§ **Teks Halaman**:
──────────

Siapa saja yang ingin
menunaikan ibadah haji, merasa yakin tidak akan kembali lagi ke rumahnya, menggambarkan
bahwa zaman tersebut tidak aman.
Perjalanan ibadah haji
menjadi seperti menuju medan perang. Di masa Turki Utsmani, jasad manusia
didapati di jalanan menuju Makkah.
Hal serupa di atas juga
dikisahkan oleh Al-Amir Syakib Arselan dalam buknya “Al-Irtisaamat
Al-Lutthaf.”
Arselan saat itu langsung
diberitahu oleh putra-putra pangeran Makkah, bahwa desa di Taif, dekat Makkah,
masyarakatnya tidak sudi membuka gerbangnya untuk memberikan jalan kepada
siapapun.
Mereka takut dengan penjahat
di jalanan, begal, sampai tidak berani keluar rumah kecuali dengan membawa
senjata.
Kondisi hilangnya keamanan
tersebut, berlangsung cukup lama selama Turki Utsmani menguasai Hijaz.
Sejarawan dan tokoh terkemuka
Makkah kala itu, Husain Basalamah, mengisahkan hal yang sama dalam majalah “al-Kuwait
al-Iraqi”

──────────

§ **Entri yang Diberikan**:
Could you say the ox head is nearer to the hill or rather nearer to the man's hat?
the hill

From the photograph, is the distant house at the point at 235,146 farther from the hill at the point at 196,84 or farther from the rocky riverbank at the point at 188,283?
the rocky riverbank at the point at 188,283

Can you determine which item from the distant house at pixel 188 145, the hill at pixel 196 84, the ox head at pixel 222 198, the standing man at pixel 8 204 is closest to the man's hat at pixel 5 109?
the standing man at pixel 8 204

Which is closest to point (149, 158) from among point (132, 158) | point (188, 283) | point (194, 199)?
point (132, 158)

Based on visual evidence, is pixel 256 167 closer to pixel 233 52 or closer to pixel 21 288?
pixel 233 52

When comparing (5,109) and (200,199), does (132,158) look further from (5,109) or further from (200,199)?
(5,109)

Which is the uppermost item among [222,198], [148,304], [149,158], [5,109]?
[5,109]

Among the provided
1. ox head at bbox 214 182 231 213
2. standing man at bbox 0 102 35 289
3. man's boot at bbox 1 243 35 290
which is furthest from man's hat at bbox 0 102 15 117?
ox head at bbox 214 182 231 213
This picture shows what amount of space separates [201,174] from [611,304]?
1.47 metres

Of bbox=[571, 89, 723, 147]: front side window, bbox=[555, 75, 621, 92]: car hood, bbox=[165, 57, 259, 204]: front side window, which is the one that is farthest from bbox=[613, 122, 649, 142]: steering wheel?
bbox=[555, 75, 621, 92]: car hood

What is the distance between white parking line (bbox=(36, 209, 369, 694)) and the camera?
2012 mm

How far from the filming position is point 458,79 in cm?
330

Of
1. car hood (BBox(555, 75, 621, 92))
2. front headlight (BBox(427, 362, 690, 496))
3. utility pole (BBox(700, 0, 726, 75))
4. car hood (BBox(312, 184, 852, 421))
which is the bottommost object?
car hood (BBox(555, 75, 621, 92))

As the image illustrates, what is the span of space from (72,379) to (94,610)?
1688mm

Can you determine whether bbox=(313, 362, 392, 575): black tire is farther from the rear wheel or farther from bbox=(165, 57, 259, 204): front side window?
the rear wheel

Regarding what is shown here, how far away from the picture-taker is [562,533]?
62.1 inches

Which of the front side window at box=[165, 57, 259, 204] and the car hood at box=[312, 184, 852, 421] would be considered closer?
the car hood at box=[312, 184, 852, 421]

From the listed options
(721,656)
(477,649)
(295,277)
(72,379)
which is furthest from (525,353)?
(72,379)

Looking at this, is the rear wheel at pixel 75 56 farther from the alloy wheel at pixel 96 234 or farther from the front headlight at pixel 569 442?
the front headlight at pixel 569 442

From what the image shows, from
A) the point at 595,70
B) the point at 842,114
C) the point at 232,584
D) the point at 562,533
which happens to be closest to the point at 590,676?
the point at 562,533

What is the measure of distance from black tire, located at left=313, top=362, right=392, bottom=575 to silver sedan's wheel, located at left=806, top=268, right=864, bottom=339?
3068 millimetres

──────────

§ **Petunjuk Pengerjaan**:
**a)** Menurut teks halaman, siapa sejarawan dan tokoh terkemuka Makkah yang mengisahkan hal yang sama dalam majalah "al-Kuwait al-Iraqi"?
**b)** Skalakan ulang bagian entri mulai dari baris yang memuat "What is the measure" sampai akhir entri, termasuk kedua ujungnya. Tulis kembali seluruh baris itu secara utuh, tetapi kalikan setiap angka jarak dalam jawaban dengan 1,8 dan bulatkan ke bilangan bulat terdekat, dengan nilai setengah dibulatkan ke atas.

§ **Jawaban Latihan**:
**a)** Husain Basalamah.

**b)**
What is the measure of distance from black tire, located at left=313, top=362, right=392, bottom=575 to silver sedan's wheel, located at left=806, top=268, right=864, bottom=339?
5522 millimetres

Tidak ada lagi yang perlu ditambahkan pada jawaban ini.